▸ **Source passage**
************
|I have seen, in the English classes I teach, that the Aesthetic Realism Teaching Method can change the pervasive dullness, cynicism, and lack of interest in both students and teachers—and make classrooms dynamic with real learning and pleasure! —Leila Rosen|
THROUGH AESTHETIC REALISM
I teach at Norman Thomas High School in midtown Manhattan. The area, filled with high-rise office buildings and luxury apartments, is very different from the economically ravaged neighborhoods from which most of my students travel each morning by subway: the Lower East Side, Washington Heights, East Harlem, the South Bronx, and Brooklyn. Many of the young people in my classes—mostly of African-American and Hispanic backgrounds, with families from the Dominican Republic, Puerto Rico, Mexico, and Ecuador, have endured a great deal, including tragedy, in their 14 or 15 years. They feel unsafe walking around their neighborhoods, where friends or family members have been hurt, even killed, in gang- or drug-related shootings. They have also met horrible racial and economic cruelty which encourage bitterness and despair.
At the beginning of the term the situation was one familiar to many teachers. These students had a mingling of interest and a cynical "Yeah? Show me" attitude. The class met eighth period—for most of them, the last period of the day—and the atmosphere was chaotic. Many students came late every day—then sat dully until I reminded them to take out their notebooks. Clarisa and Mayra, who were best friends, came in talking loudly, and continued to do so well into the period, even though their seats were on opposite sides of the room. Ten minutes after the class began, Kaseem would bang loudly on the door, which was unlocked, come in, and immediately start talking about some other subject than the one we were studying. I had to repeat myself several times before they would listen, and often, when I asked for their assignments, they looked puzzled: "We had homework?" Most of these students had difficulty reading and writing and were below grade level. I saw they were tormented, feeling they couldn't stay still or listen very long. Even as it was hard sometimes to go on with a lesson as I planned it, I knew these students wanted desperately to respect themselves for how they used their minds.
************
▸ **Data provided**
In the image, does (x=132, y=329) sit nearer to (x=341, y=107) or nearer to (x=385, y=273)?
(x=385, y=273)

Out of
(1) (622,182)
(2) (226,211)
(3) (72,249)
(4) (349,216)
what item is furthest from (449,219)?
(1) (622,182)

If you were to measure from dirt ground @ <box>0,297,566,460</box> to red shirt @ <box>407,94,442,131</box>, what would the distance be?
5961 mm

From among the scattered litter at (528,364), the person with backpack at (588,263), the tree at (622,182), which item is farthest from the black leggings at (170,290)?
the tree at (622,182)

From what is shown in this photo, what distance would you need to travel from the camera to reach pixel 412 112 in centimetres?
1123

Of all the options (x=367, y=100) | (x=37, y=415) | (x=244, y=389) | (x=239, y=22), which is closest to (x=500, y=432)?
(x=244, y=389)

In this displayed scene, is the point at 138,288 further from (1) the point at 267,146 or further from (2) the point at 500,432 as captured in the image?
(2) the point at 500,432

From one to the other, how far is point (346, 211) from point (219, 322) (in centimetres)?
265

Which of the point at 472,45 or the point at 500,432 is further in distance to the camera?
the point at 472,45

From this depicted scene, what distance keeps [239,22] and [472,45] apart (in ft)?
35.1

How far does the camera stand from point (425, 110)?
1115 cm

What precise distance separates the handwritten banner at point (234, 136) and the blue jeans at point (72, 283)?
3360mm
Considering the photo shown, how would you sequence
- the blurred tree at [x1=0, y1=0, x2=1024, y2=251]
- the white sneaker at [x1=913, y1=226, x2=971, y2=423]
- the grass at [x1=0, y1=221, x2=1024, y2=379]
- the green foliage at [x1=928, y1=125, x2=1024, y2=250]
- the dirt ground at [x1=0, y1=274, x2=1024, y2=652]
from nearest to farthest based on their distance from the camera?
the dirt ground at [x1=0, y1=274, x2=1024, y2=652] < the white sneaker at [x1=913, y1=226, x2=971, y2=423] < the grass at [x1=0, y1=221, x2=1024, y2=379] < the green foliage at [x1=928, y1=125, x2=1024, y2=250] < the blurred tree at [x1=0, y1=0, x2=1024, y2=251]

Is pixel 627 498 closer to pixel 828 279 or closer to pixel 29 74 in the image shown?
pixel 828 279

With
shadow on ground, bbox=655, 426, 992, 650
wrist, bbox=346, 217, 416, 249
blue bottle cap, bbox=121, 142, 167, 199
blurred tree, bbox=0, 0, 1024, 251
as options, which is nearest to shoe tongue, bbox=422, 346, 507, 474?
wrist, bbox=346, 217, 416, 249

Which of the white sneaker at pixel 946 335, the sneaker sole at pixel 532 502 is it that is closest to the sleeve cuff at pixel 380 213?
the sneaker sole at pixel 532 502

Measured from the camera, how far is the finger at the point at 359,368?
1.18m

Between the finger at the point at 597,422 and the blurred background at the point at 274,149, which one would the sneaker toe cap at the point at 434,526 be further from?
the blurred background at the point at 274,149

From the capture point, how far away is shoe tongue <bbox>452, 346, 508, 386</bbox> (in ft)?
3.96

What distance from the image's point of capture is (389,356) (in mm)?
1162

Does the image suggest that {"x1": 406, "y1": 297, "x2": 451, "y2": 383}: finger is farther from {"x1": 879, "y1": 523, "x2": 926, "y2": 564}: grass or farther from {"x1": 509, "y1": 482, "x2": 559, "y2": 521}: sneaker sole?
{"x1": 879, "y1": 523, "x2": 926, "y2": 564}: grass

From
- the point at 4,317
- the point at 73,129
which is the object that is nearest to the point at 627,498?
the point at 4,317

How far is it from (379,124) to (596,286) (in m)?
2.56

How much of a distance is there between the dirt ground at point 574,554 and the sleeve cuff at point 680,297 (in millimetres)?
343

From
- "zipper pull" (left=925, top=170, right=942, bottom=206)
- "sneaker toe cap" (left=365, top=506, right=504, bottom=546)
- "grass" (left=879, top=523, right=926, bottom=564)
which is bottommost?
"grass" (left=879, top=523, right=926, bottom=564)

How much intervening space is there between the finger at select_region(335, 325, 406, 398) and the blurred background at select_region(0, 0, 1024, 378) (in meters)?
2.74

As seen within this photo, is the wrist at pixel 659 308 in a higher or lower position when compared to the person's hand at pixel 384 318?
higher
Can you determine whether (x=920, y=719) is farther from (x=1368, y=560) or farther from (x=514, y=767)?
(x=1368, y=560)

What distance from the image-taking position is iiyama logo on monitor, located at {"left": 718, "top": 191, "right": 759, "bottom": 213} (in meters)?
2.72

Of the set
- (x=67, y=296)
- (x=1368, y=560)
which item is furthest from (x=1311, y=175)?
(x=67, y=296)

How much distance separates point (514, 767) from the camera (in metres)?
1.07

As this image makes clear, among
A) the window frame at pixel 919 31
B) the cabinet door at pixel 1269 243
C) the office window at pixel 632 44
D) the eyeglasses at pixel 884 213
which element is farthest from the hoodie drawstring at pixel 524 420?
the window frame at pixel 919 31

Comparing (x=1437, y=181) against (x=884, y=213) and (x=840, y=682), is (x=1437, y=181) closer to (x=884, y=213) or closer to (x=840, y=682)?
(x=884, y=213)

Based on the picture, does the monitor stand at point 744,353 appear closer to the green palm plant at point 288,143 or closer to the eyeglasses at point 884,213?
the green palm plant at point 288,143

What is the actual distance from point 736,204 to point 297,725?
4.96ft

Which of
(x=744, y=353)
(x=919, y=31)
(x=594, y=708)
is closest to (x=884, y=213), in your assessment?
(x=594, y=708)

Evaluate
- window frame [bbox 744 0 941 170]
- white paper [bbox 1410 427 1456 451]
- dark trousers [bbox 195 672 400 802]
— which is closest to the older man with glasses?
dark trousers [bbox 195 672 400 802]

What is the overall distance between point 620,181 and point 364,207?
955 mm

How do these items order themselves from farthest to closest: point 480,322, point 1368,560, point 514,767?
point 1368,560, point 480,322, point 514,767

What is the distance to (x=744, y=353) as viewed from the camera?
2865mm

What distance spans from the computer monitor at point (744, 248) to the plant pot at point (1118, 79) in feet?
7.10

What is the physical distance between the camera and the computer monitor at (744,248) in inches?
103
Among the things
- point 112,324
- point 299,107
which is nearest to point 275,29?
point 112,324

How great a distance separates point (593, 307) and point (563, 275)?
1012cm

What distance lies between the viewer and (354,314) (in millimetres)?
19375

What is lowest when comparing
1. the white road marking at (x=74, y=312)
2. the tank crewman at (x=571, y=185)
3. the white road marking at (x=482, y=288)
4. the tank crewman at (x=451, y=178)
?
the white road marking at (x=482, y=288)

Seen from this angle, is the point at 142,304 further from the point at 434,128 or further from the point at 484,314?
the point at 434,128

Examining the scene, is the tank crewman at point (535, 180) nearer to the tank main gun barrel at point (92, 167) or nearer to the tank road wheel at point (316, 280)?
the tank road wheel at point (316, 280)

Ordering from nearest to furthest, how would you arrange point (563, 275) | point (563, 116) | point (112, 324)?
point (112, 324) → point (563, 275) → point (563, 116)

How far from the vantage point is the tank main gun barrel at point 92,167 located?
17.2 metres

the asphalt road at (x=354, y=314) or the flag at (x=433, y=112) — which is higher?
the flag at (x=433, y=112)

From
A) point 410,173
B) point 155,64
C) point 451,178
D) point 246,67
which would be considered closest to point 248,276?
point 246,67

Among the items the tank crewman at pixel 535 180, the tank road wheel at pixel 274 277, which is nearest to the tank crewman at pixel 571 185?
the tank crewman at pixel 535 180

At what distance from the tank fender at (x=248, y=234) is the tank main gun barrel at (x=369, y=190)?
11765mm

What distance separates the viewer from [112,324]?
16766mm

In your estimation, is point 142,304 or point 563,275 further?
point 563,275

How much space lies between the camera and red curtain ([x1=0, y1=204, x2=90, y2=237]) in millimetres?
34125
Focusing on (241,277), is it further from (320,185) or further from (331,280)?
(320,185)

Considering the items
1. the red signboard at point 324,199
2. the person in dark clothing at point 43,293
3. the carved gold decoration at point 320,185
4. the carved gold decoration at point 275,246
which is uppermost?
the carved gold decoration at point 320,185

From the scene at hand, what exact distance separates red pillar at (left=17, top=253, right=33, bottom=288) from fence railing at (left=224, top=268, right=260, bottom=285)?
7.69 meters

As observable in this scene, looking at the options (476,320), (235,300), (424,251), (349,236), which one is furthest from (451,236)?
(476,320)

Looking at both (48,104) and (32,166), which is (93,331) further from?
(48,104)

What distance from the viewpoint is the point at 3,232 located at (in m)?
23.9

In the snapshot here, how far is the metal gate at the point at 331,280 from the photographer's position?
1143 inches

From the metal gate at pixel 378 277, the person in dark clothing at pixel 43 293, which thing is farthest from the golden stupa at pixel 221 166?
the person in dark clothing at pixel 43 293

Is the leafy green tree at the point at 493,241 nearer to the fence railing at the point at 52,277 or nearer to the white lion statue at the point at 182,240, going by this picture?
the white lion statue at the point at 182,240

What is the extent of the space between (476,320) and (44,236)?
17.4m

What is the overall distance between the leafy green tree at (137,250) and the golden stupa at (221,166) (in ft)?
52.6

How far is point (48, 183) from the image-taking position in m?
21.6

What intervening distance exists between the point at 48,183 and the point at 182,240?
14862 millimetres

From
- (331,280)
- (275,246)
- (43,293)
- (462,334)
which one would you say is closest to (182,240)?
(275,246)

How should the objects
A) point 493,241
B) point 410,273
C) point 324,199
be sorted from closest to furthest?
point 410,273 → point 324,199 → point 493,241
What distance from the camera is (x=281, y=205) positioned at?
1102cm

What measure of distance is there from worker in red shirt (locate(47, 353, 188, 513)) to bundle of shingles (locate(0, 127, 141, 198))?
************
▸ **Objectives**
(A) Answer these questions from the classroom account above, one per line:
(i) In what part of Manhattan is Norman Thomas High School?
(ii) During which period of the day did the class meet?
(iii) How many minutes after the class began would Kaseem bang on the door?
(B) From the classroom account above, list every place named as somewhere most of the students travel from by subway each morning.

▸ **Answers to the exercise**
(A)
(i) Midtown Manhattan
(ii) Eighth period
(iii) Ten minutes

(B)
- The Lower East Side
- Washington Heights
- East Harlem
- The South Bronx
- Brooklyn